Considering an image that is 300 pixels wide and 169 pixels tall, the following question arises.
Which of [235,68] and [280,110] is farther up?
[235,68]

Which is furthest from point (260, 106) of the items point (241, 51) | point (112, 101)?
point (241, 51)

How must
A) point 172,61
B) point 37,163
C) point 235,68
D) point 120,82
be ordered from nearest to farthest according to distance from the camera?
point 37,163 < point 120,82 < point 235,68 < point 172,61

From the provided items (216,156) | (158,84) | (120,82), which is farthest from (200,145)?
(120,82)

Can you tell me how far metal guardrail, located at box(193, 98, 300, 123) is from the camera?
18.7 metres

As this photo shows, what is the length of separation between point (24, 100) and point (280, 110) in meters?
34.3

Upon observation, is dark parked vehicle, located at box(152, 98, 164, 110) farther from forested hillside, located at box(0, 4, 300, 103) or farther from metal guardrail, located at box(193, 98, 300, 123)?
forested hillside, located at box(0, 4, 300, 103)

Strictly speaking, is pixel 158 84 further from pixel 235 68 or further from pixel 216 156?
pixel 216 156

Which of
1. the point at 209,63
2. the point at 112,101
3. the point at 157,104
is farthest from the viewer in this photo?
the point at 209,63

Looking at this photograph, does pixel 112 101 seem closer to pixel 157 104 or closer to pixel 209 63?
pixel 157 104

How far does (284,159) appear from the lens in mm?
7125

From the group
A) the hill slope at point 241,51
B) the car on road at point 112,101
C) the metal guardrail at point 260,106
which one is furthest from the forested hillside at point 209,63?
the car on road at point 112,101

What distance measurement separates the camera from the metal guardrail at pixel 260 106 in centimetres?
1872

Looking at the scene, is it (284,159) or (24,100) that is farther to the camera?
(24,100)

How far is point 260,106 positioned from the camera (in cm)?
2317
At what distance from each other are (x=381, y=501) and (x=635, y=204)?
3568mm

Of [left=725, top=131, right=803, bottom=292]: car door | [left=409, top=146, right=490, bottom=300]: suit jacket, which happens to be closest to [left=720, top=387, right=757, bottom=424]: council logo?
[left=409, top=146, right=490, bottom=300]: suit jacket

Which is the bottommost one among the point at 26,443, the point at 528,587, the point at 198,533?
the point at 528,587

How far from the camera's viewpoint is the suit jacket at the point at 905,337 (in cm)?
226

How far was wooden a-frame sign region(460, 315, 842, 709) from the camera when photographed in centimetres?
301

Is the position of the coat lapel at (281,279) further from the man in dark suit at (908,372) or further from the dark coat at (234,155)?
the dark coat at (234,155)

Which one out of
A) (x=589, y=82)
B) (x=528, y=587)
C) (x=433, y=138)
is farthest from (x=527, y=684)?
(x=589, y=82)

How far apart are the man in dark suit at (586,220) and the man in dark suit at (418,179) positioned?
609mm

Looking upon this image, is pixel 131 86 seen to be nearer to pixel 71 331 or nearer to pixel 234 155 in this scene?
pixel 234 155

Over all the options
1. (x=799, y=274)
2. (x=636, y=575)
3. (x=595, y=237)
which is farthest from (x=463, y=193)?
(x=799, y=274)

Work required.
Write out in full the stretch from the line containing "From the provided" through the line containing "18.7 metres", shifting every coordinate and distance in the answers up by 24.

Solution.
From the provided items (216,156) | (158,84) | (120,82), which is farthest from (200,145)?
(144,106)

Can you tell me how far metal guardrail, located at box(193, 98, 300, 123) is from the camera?
42.7 metres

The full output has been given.